Hauling Rocks Uphill

Hauling Rocks Uphill     —by Jinny Batterson

My particular piedmont town has experienced dramatic population growth in the past half century—nearly a thirty-fold increase. However, the steepest slopes of our region, sculpted as it is with lots of hills and gullies, restrict or defy human building. These areas have often been allotted to park use, with bicycle and walking paths at their base: greenways. As a recent arrival, I’m not sure, walking our greenways between tract home developments, condos, and apartment complexes, what our landscape looked like when far fewer people lived here. One thing I’m fairly certain of, though: in times past, there were fewer jagged rocks lining our freshets and streams. 

A large granite quarry sits at the north edge of town. Throughout the area, many recesses in our ravines are filled with angular mid-to-large-sized rocks trucked in from the quarry. Rocks line our bridge approaches and help terrace the steepest washes.  These rocks aren’t nearly as scenic as naturally rounded river stones would be, but they help reduce erosion and serve to slow run-off when we have sudden downpours, which happens fairly often these days. Over time, some of the stones get covered with vegetation, leaves, or mosses, and blend better with their surroundings.   

Geologists have elaborated a plate-tectonic theory of earth’s crust that goes a long way toward explaining our peaks and valleys—as tectonic plates collide, mountains are pushed up. Elevations shift. Former sea beds get elevated. Yet, over geological time, even the tallest mountains are worn down by erosion, their rocks dissolving into sand or soil or carried back still-formed into the seas.

Until I moved here, much of my context about hauling rocks came from an ancient Greek myth and its modern French retelling—the story of Sisyphus.  Sisyphus was a Corinthian king who, on multiple occasions, fooled the gods and cheated death. When he finally did die, as even tricksters must, the gods took their revenge by condemning him to an eternity of pushing a large rock uphill, only to have it roll back down again once he’d reached the top. French author Albert Camus wrote a widely quoted 1942 essay in which he claimed that much of modern life had exposed mankind to Sisyphean tragedy, but that embracing life’s challenges was a way to live fully, anyway:  “The struggle itself toward the heights is enough to fill a man’s heart. One must imagine Sisyphus happy.”

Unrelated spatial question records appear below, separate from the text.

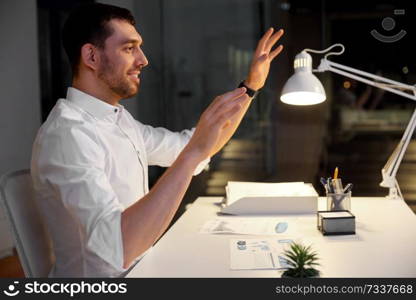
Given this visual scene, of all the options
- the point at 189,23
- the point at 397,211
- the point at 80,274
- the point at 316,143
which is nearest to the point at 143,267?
the point at 80,274

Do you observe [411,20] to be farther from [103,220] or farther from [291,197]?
[103,220]

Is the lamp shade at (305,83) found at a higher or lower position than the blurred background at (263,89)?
lower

For the past year or so, I’ve been engaged physically in a small-scale rock hauling effort of my own, shoring up the pad surrounding our heat pump, trying to reduce erosion and run-off in our fairly steep yard by hand-carrying surplus rocks up from a nearby floodplain. My landscaping efforts are not perfect, but they seem to help a little.  This past Christmas, I visited a small mountain resort town in California and stayed at a country inn whose previous owners had laboriously hauled lots and lots of rounded stones from nearby creek beds. They used the stones to craft a huge stone-and-masonry fireplace, plus a massive interior wall that was as beautiful as the fireplace was functional.     

The present era seems to be a time when many of us also are engaged in figurative rock-hauling. Institutions of self-government that we long took for granted seem under stress, eroding, being carried downhill toward a totalitarian sea.  It can seem daunting to write one more letter, attend one more demonstration, make one more phone call, have one more discussion across ideological lines, pray one more prayer. And yet this work is just as necessary as physical rock-hauling. Even when human societies get warped by fear and hatred, it’s still necessary to continue—we, too, must stay happy in the struggle toward the heights.